In marriage dissolution cases, the alimony and child support you calculate depend on the parties’ net incomes. “Net income” seems like a simple concept. But sometimes it is not so simple to figure out the amount of money that is actually available to spend.
During a divorce, the client who will be required to pay alimony or child support often gives their attorney a Wage and Tax Statement – also known as the IRS Form W-2 – which they receive from an employer. (Employers are required to send a Form W-2 to every employee, and it reports the client’s wages for the year and the amount of taxes withheld from their paychecks.)
Is the W-2 All You Need to Calculate Net Income?
Some practitioners think that the wage and tax-withheld numbers from the W-2 give them all they need to accurately calculate net income. But, in fact, those numbers are not enough.
The wage shown does not include other income a party may have, and the tax withheld is not the actual tax due. The party may have under-withheld or over-withheld from the IRS. Also, the tax withheld as shown on the W-2 will be last year’s tax, based on last year’s income. This year’s income is a whole new ballgame.
You need to find a way to accurately capture all income and calculate this year’s taxes in order to calculate net income.
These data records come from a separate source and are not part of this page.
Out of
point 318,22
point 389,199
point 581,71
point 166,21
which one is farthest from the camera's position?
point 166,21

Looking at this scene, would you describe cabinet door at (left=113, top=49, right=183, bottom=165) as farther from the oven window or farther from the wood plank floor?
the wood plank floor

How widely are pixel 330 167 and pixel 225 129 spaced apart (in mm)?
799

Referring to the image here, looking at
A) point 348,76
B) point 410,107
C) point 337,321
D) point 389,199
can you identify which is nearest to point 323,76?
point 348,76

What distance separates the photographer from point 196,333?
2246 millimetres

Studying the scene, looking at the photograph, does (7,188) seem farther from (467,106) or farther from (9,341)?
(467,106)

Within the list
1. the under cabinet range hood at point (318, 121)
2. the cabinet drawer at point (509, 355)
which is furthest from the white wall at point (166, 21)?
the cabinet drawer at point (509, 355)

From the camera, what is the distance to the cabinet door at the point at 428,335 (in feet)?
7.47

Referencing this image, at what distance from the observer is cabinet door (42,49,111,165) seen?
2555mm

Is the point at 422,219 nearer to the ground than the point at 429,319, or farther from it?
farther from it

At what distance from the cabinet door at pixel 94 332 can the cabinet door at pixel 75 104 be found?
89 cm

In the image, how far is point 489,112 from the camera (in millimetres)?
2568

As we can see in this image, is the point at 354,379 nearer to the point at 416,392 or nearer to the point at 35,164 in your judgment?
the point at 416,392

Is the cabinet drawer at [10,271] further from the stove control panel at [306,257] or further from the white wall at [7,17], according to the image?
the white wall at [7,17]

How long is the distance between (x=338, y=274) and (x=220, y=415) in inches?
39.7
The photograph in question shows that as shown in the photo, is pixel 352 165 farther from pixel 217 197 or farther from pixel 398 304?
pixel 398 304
Online Tools Can Capture All Income & Calculate Taxes
It will not surprise you to learn that there are many online tools that can calculate taxes and net income. These tools allow family law attorneys to plug in all the client’s relevant details to get the desired tax and net income totals.
Some of these online tools are free – but beware.
Many of these free online calculators exist mainly to generate traffic to a website that promotes other services, and often they are not kept up-to-date with changing tax laws.
The only other “free” option for professionals is the painstaking and time-consuming process of researching the latest IRS and state tax guidelines and manually performing all the necessary calculations. That cannot be a good use of anyone’s time.
Look for a child support calculation program that starts with all sources of income, and then accurately calculates taxes. Only then will you get the right results, taking account of all income and deductions, for the current year.
This will empower your clients to make educated decisions and allow you to finalize cases quickly and confidently.